Work instructions:
Please gather every line in the items below that contains the word "left". Case counts, so a line qualifies only if the capitalization matches.

======== Input for this task ========

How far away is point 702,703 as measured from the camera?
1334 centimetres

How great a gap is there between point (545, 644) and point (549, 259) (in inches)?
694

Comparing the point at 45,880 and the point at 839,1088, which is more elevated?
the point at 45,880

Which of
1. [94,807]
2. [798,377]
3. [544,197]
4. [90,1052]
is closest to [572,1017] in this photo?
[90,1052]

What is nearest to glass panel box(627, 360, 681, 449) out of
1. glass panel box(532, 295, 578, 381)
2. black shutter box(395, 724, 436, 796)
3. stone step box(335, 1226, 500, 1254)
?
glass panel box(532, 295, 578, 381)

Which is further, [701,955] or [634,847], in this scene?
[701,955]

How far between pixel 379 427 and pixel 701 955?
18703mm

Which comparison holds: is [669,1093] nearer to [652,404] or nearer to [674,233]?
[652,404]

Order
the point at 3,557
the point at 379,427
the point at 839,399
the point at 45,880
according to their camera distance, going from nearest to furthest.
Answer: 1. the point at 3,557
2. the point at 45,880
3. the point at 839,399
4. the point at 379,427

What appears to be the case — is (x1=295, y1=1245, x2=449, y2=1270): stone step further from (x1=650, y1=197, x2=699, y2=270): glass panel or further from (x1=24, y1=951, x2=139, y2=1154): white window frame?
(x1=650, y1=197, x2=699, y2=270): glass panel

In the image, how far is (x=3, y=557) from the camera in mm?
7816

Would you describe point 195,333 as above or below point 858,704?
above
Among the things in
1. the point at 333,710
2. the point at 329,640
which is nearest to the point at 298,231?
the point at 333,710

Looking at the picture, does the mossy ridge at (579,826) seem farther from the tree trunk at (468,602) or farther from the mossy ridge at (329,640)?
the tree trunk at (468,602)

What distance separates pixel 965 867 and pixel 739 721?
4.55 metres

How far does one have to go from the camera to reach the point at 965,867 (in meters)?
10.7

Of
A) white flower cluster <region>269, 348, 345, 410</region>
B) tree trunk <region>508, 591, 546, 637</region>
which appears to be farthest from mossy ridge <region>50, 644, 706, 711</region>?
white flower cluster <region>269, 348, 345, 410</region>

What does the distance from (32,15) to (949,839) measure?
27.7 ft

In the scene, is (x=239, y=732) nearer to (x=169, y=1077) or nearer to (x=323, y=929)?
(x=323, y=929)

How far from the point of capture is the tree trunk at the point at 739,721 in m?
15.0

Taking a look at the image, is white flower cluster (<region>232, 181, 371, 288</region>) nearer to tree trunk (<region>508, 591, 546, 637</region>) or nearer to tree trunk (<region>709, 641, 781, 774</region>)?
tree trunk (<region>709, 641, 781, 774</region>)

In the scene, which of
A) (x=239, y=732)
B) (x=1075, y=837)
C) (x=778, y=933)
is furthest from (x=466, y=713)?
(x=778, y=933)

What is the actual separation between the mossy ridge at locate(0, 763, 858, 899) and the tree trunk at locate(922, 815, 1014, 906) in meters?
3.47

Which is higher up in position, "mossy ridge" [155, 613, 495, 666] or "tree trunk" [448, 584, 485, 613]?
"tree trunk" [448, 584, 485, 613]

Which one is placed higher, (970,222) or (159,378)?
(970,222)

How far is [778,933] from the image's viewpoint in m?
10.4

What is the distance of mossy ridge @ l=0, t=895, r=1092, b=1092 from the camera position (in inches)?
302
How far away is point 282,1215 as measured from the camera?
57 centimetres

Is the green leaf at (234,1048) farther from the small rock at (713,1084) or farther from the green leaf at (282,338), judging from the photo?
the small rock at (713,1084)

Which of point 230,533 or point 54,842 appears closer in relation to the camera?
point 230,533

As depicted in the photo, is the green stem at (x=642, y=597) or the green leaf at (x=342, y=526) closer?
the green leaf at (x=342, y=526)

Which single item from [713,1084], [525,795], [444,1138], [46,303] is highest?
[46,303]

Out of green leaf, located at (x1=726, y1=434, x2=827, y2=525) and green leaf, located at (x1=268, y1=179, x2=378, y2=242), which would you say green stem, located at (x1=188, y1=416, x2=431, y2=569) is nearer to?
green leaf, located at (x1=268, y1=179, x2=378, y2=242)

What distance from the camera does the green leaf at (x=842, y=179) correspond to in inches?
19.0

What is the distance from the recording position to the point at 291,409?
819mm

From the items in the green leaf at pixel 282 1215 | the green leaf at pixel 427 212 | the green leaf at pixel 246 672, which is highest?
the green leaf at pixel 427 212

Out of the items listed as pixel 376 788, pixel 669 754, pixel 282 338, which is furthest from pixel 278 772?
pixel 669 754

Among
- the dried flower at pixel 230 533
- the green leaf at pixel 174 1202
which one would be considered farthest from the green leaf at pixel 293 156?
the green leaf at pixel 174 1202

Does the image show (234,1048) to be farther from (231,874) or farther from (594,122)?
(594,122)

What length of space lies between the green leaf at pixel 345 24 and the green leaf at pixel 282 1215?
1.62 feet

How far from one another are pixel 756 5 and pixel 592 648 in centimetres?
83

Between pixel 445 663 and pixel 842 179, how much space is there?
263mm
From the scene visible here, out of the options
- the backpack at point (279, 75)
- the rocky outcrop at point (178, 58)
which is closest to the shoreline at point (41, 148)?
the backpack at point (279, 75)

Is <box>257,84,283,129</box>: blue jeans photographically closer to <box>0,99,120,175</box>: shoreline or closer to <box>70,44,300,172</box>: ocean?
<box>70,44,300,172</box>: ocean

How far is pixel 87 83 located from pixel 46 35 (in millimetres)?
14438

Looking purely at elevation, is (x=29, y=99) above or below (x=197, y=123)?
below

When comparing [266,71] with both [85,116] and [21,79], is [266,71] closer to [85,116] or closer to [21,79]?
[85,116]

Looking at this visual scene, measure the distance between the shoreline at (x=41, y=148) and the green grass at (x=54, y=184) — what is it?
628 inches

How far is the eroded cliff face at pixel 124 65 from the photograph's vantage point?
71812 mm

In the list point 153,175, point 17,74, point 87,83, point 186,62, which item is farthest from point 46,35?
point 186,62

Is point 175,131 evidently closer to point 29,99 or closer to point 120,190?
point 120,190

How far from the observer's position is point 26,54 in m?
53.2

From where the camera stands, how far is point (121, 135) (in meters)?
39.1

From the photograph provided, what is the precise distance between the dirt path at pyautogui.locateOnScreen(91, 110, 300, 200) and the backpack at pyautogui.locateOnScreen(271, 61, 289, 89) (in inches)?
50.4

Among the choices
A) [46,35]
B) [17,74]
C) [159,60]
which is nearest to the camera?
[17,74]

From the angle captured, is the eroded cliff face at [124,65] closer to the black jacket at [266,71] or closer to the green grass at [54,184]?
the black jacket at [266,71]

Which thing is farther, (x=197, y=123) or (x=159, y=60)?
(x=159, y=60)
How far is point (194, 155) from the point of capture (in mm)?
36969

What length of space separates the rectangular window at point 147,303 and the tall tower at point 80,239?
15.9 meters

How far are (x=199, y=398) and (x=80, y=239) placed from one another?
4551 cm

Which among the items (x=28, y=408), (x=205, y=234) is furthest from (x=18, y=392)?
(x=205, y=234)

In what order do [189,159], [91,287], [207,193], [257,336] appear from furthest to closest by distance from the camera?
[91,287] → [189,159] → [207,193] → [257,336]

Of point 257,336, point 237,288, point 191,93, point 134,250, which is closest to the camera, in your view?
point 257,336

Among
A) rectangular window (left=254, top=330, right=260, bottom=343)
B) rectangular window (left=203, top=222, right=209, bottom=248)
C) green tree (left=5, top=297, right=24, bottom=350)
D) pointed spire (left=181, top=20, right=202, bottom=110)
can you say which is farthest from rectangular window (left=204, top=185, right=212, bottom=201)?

========

Completed exercise:
A) rectangular window (left=254, top=330, right=260, bottom=343)
B) rectangular window (left=203, top=222, right=209, bottom=248)
C) green tree (left=5, top=297, right=24, bottom=350)
D) pointed spire (left=181, top=20, right=202, bottom=110)
can you say which is farthest from rectangular window (left=204, top=185, right=212, bottom=201)?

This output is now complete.